The obvious question is, how does one go about recruiting graduate students? Sending out posters, creating an easy-to-navigate departmental web page, and bringing in prospective students for on-site visits are certainly essential, but one should not stop there. An effective recruitment strategy is not limited to the graduate director and encompasses as many people in the department as possible. Virtually every active research mathematician has numerous friends and acquaintances throughout the world of mathematics who have regular contact with strong undergraduate students at their institutions. Contacting these people and asking them to spread the word about your PhD program can go a long way, but one can even go further. Speaking to prospective students directly and getting across your level of enthusiasm for your graduate program and your own research program is a very effective recruiting tool in my experience. This can be accomplished in several different ways. For example, when a research mathematician gives a seminar or a colloquium talk, they can request to meet with upper-class mathematics majors to tell them about graduate studies in general and their home institution in particular. Another way is to work with the graduate director to get in touch with the students who have been accepted to the graduate program but have not yet made the final decision on whether to accept.
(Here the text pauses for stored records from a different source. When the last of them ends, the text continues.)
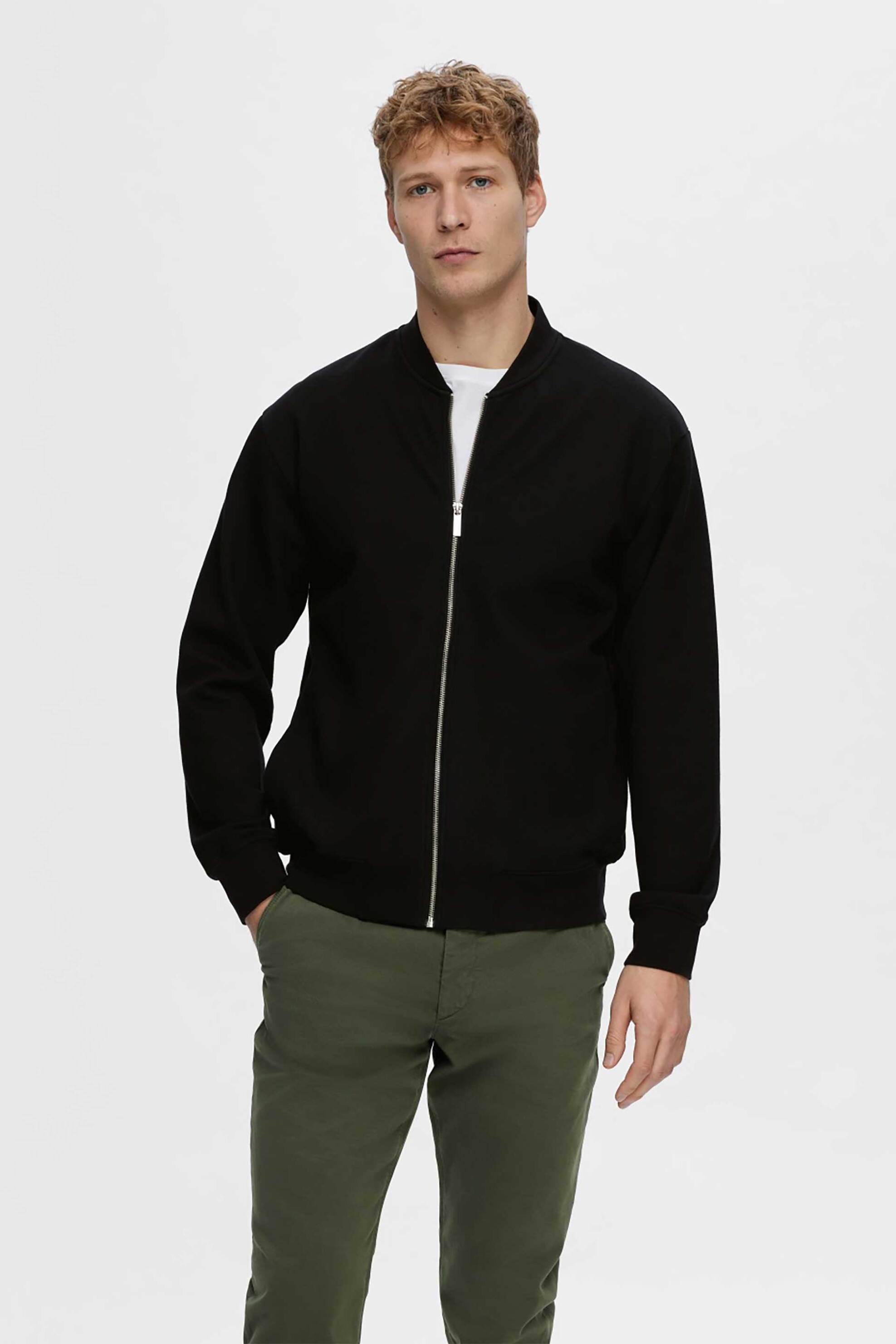 Selected ανδρική ζακέτα μονόχρωμη Relaxed Fit - 16092589 Μαύρο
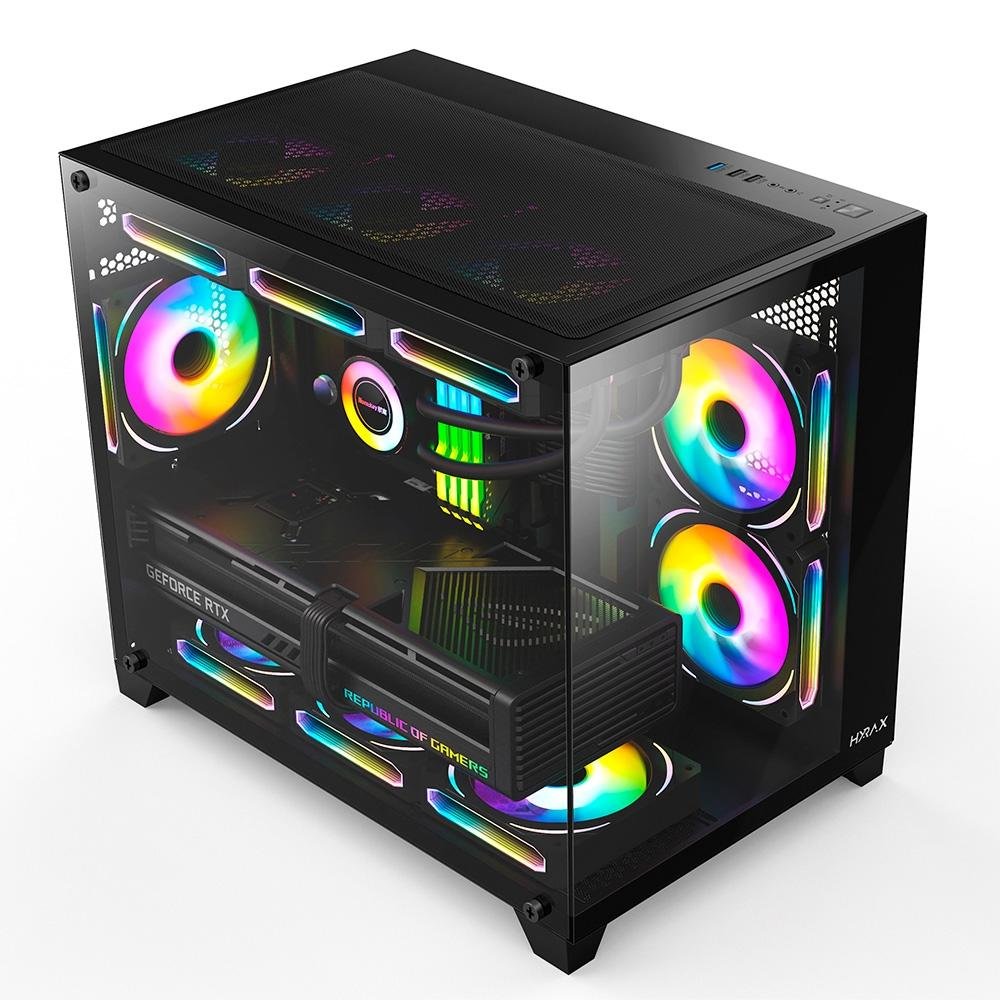 Imagem 2 de 7 do produto Gabinete Gamer Hyrax HGB730, Mini Tower, M-ATX, Frontal e Lateral em Vidro Temperado, Sem FANs, Preto - HGB730B
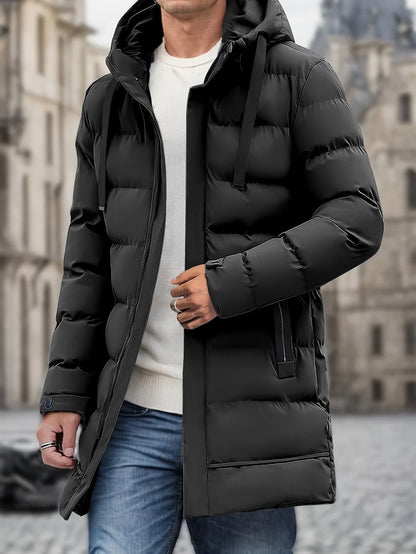 Men's Hooded Puffer Jacket – Black Longline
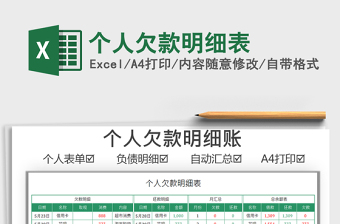 2022個(gè)人欠款明細(xì)表免費(fèi)下載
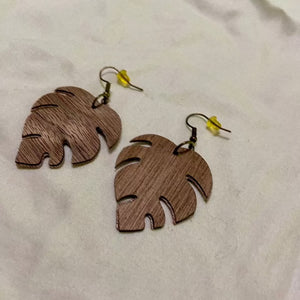 B. Light Earrings, - Brown wood split leaf earrings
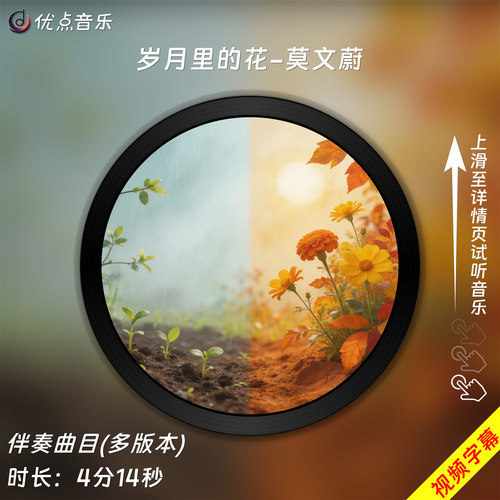 岁月里的花-莫文蔚 原版伴奏音乐MP3歌曲MV背景视频MP4素材无损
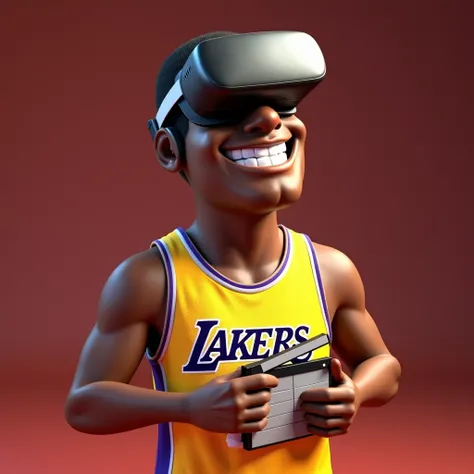  Cartoon character based on Shaquille O'Neal, muito  smiling . wearing a Lakers jersey ,  wearing a virtual reality headset, Holding a clapperboard , As if it were a direct movie .  Image very close to the face ,  well-defined traits ,  animated character,...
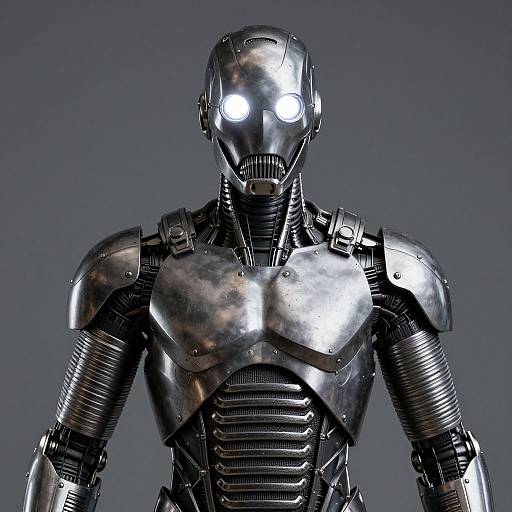 Metallic Man with Emissive Eyes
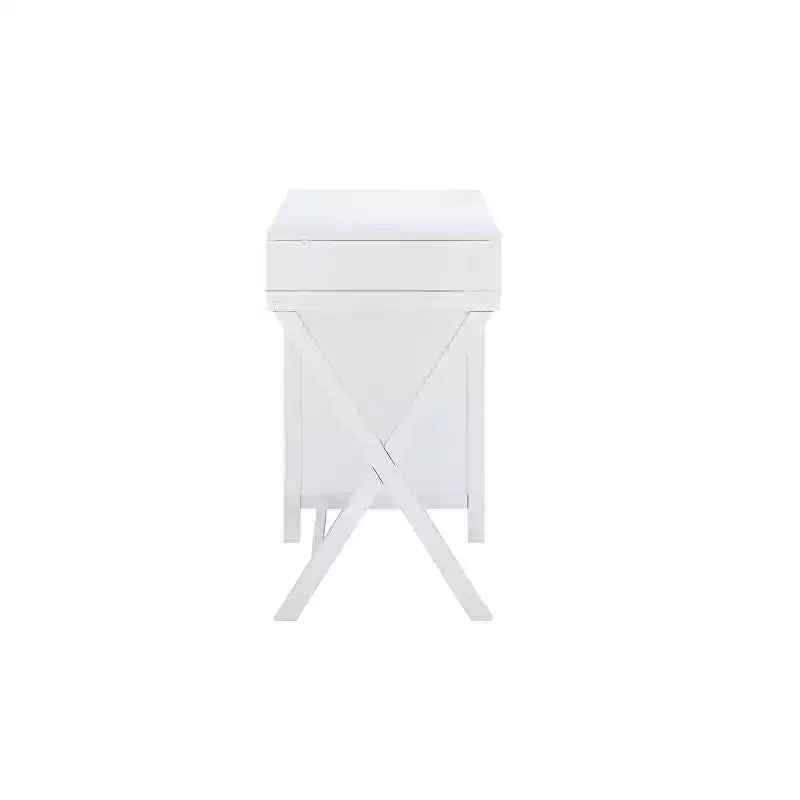 Scrivania con vano laterale grigio/blu scuro/bianco a 4 cassetti, 1 persona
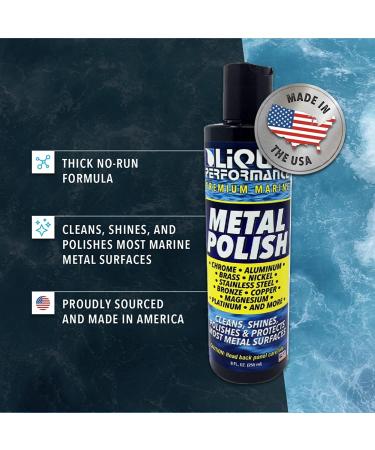 Premium Marine Boat Metal Cleaner & Polish - 8 OZ | Cleans Polishes & Protects Chrome Aluminum Brass & Stainless Steel - Buy Online on GoSupps.com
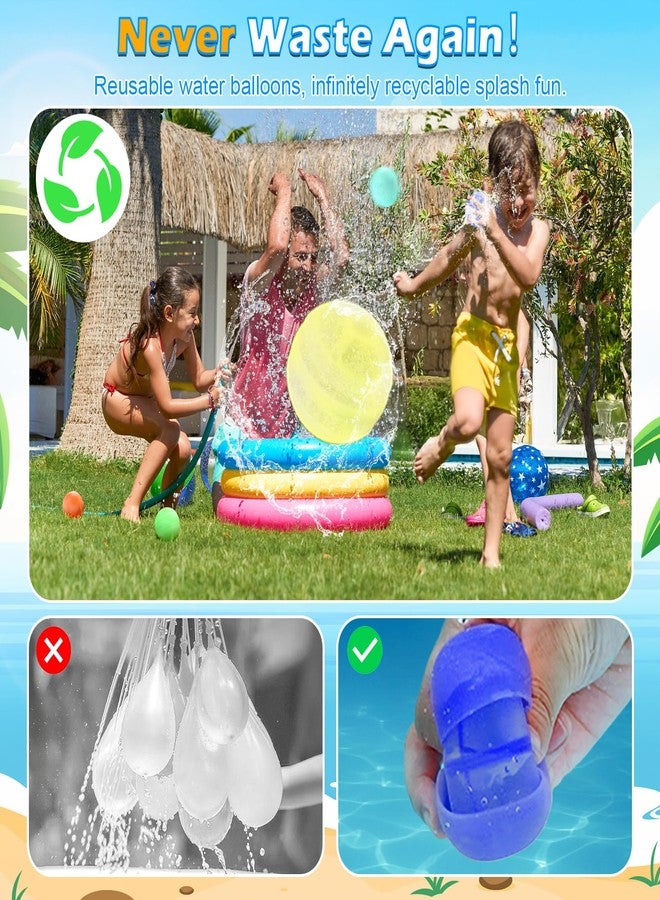 CloudValley Reusable Water Balloons, 12 Pcs Non-Magnet Self-Sealed Quick Fill Beach with Mesh Bag, Latex-Free Silicone Splash Bomb, Outdoor Pool, Summer Bath Party Game - Image 4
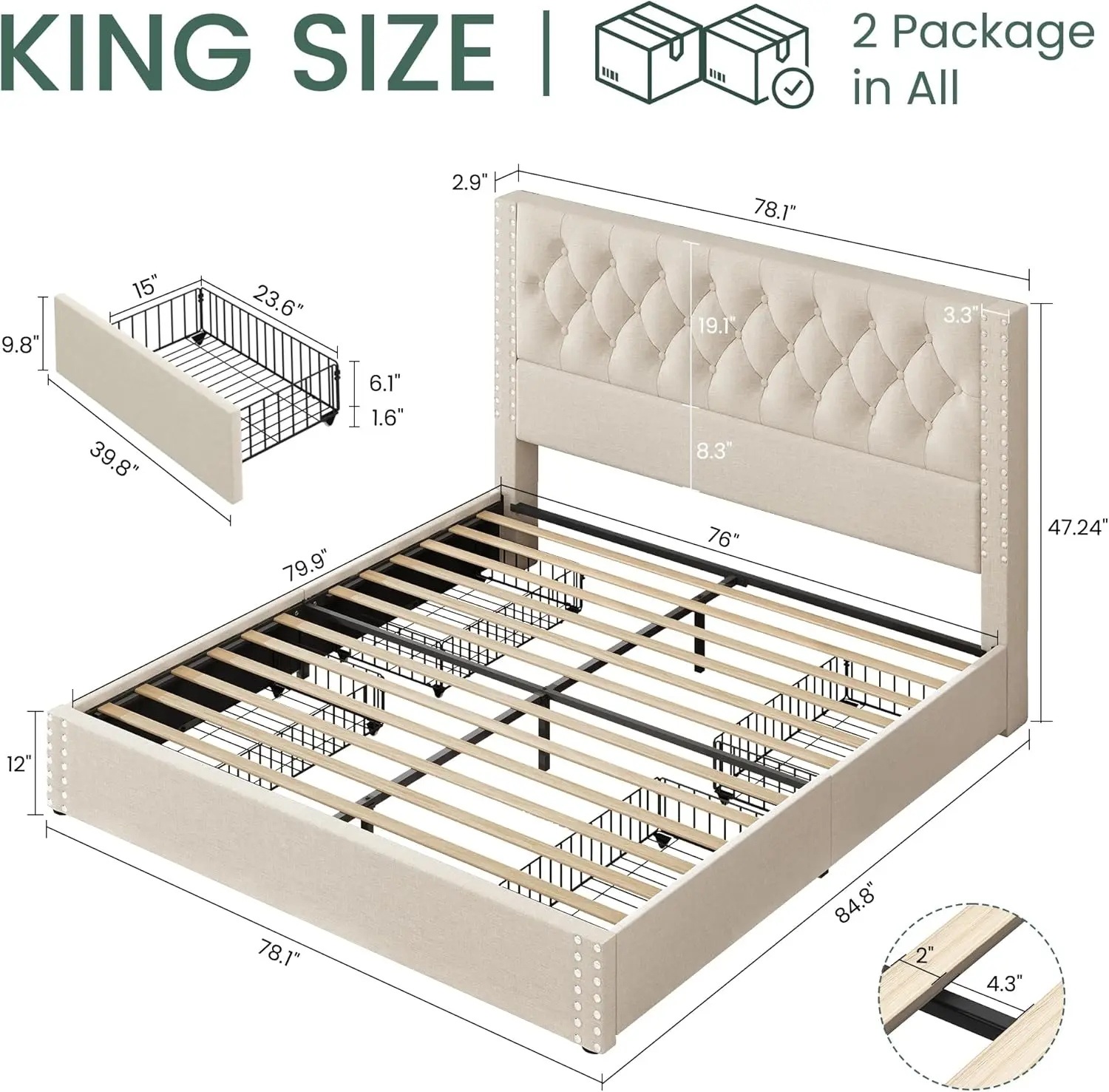 King Size Platform Bed Frame with 4 Storage Drawers and Headboard Linen Upholstered Bed Frame Tufted Beds , Beige 2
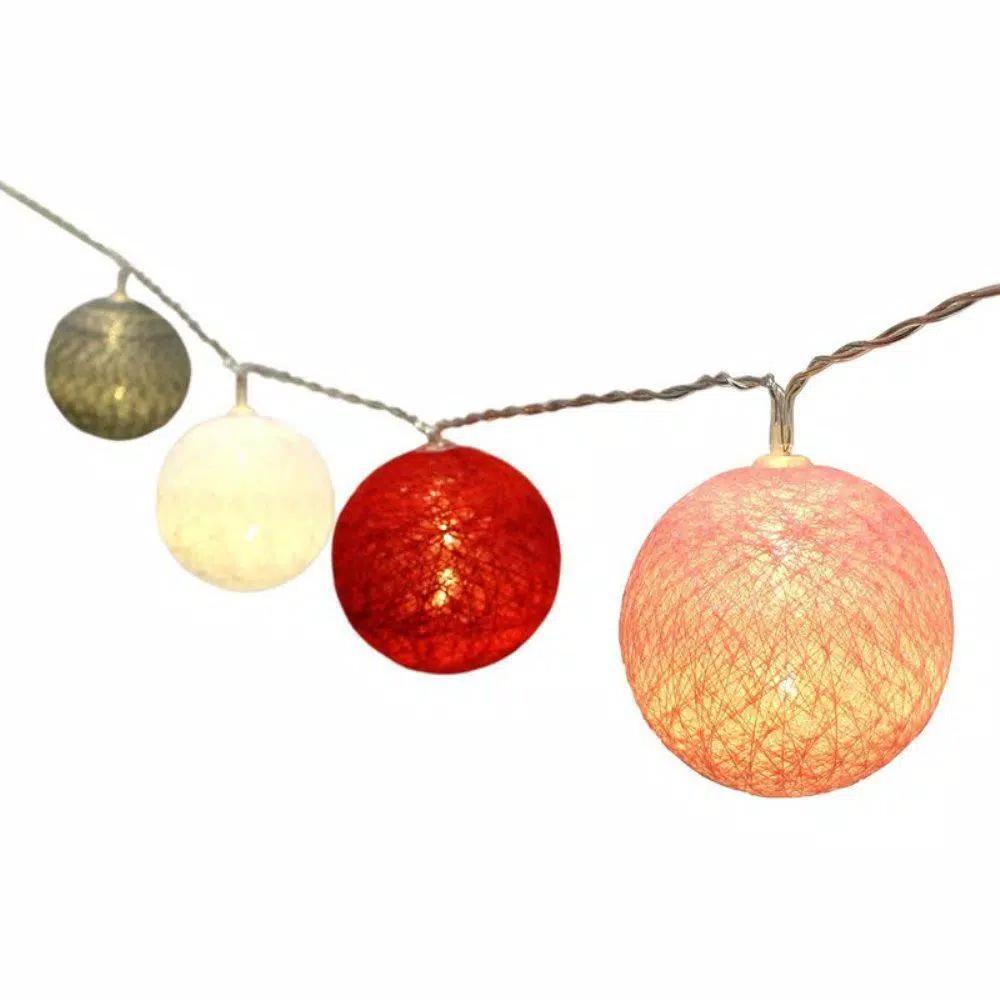 ALEKO 7 ft. 20-Light LED Multi-Color Cotton Ball String Lights, Battery Operated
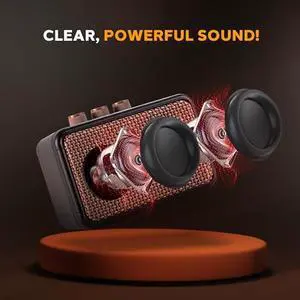 Pyle 5W Portable Mini Electric Guitar Amplifier, Battery Powered Desktop Practice Amp, Bluetooth, Full Range Speakers, Tone Controls, Lightweight, Headphone Jack, Black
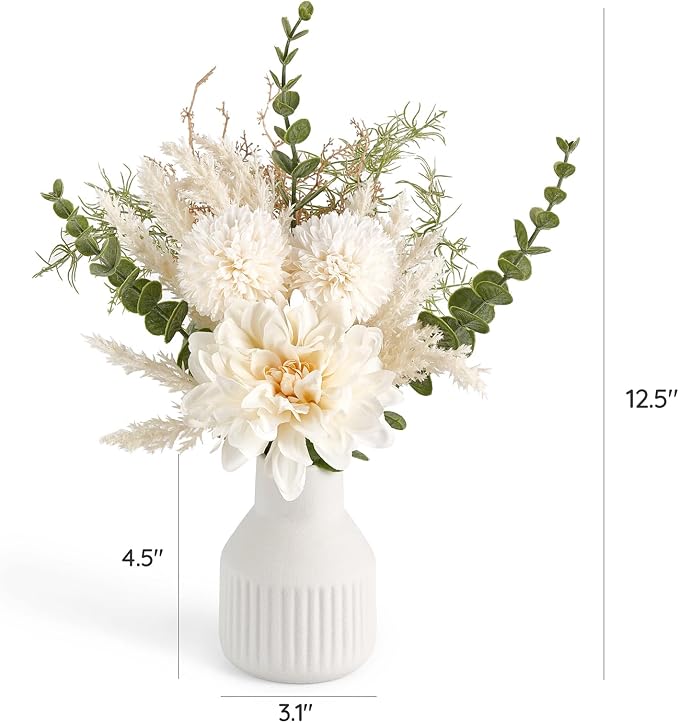 Mkono Fake Flowers in Ceramic Vase, 12.5" Coffee Table Centerpieces, White | Table Decor with vase, Small Silk Faux Artificial Flower Arrangements, Fits Bathroom Dining Room Kitchen Home Indoor Decor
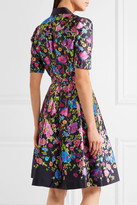 Thumbnail for your product : Oscar de la Renta Floral-print Silk And Cotton-blend Satin Dress - Navy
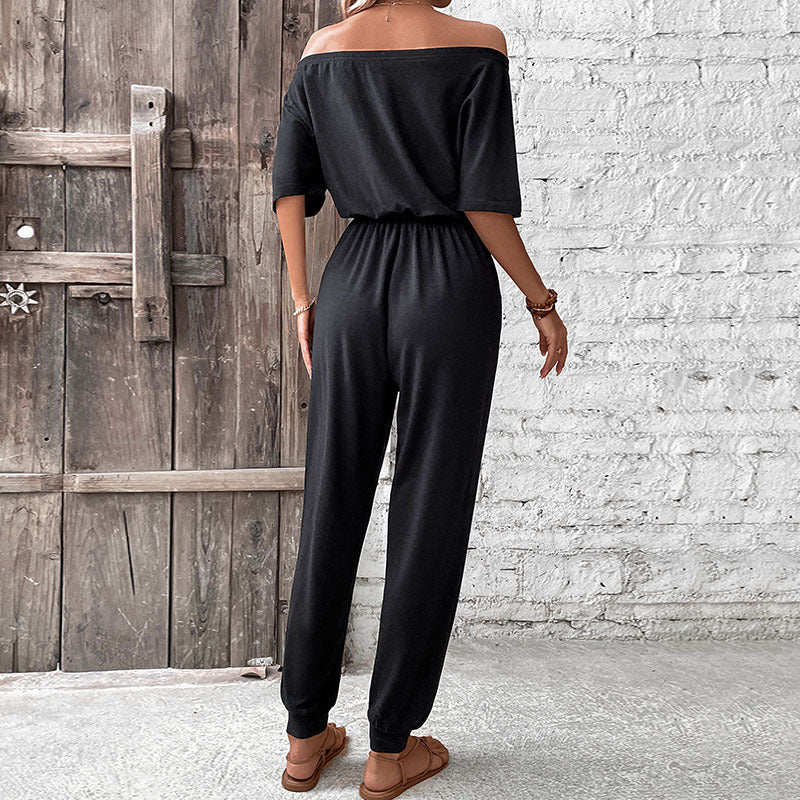 Damen Freizeit Jumpsuit schulterfrei einfarbig Einteiler Hose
I cannot emphasize enough that graduate recruitment is not a zero-sum game. In the process of recruitment, excellent students who may not have received the encouragement and support that is commensurate with their talent and accomplishments may be persuaded to pursue their research dreams. This is especially important with regard to prospective students who are women or members of underrepresented groups. One of the most tired, feeble, and disingenuous excuses often heard in the mathematics world is that it is difficult or impossible to recruit women and members of other underrepresented groups at various levels because there are allegedly so few candidates and everybody else is trying to recruit them as well. In addition to lamenting the relative absence of diversity in mathematics graduate programs, an activity the mathematics world got exceedingly good at over the decades, we should put in a much greater effort to do something about it. This effort must involve every single one of us, and should not just be delegated to the Diversity and Inclusion administrators at our home institutions.

3. Conclusion

I believe that effective PhD advising is a multifaceted process that is not limited to overseeing the content and structure of the dissertation. Initial recruitment before, job placement after, and facilitation of intellectual development and psychological support during the PhD years are all essential components of advising in the modern university. In an ideal academic world, in which we do not live, much better support structures would exist that would make this process much easier. In the meantime, it is up to the advisor to guide the student toward filling the existing gaps in their mathematical background, and facilitating the creation of a work environment that would allow the student to succeed. No matter what support structures and safeguards are put in place, the PhD advisor is destined to remain the central figure in the development of their graduate students.